__Work instructions__: Rescale the records from the line with "Is (62,290) farther" through the end of the records, both included, and give back only those lines in full, requests as well. In the answers only, multiply every number (coordinates and distances alike) by 1.3 and round it to the same number of decimals it had, rounding halves up.

Records from a spatial question set
-- start --
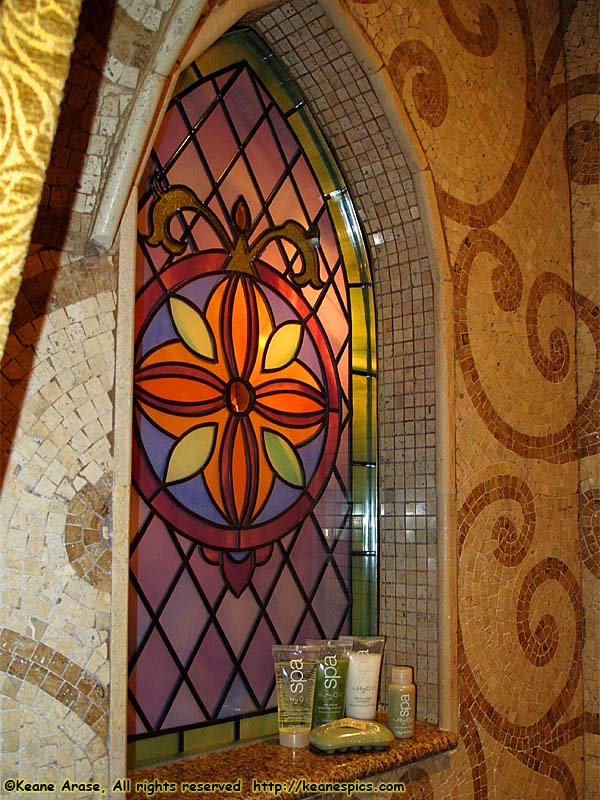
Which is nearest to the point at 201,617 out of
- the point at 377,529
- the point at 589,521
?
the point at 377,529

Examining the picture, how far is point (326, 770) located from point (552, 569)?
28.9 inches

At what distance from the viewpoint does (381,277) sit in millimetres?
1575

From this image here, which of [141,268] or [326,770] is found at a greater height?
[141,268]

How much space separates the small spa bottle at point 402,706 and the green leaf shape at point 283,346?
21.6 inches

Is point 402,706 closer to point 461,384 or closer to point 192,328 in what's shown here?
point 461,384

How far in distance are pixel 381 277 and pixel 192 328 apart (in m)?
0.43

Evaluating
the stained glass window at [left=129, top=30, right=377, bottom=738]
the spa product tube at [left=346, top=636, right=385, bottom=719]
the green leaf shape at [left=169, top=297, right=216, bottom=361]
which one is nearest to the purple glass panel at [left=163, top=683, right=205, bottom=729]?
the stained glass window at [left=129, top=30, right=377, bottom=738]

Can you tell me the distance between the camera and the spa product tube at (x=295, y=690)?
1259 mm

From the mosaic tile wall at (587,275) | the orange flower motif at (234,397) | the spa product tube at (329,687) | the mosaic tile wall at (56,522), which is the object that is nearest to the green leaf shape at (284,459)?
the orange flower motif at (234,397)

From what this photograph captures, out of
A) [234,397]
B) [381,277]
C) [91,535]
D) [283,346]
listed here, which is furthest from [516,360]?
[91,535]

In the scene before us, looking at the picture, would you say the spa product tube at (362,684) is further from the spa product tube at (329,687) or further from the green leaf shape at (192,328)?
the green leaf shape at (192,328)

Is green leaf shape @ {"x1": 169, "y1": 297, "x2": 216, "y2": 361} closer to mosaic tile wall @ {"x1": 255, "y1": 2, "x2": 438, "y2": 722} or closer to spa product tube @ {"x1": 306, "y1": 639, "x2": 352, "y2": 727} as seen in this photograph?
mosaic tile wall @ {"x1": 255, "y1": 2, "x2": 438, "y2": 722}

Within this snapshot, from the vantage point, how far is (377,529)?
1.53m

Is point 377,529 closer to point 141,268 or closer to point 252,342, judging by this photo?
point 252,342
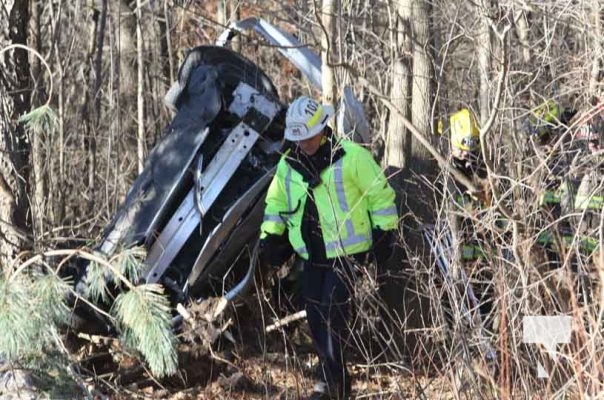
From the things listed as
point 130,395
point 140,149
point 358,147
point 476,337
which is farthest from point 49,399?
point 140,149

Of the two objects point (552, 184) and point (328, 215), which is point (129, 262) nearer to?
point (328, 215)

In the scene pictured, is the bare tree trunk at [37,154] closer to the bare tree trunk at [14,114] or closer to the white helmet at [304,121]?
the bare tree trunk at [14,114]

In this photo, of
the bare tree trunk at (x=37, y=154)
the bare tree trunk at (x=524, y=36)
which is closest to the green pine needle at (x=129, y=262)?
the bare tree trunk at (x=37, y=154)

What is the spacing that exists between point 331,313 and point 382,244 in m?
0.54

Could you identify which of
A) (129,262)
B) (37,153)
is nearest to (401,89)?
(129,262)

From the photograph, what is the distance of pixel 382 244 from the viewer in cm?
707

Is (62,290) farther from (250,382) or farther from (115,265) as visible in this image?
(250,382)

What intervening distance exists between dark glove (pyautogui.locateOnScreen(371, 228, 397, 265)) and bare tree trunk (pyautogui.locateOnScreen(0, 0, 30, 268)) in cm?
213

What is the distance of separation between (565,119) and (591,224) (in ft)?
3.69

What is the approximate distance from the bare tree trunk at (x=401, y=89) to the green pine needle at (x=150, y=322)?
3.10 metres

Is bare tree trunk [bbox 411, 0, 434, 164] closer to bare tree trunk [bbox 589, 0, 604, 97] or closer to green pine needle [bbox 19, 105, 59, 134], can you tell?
-- end --
__Written answer__:
Is (62,290) farther from (250,382) or farther from (115,265) as visible in this image?
(325,497)

What intervening distance exists between dark glove (pyautogui.locateOnScreen(371, 228, 397, 265)) and bare tree trunk (pyautogui.locateOnScreen(0, 0, 30, 268)) in cm?
277

What is the distance of separation between (565,119) and (591,224) (in ft)?
4.80

What is the approximate distance from the bare tree trunk at (x=401, y=89) to the green pine needle at (x=150, y=322)?
4.03 metres

Is bare tree trunk [bbox 411, 0, 434, 164] closer to bare tree trunk [bbox 589, 0, 604, 97] or closer to green pine needle [bbox 19, 105, 59, 134], can you tell?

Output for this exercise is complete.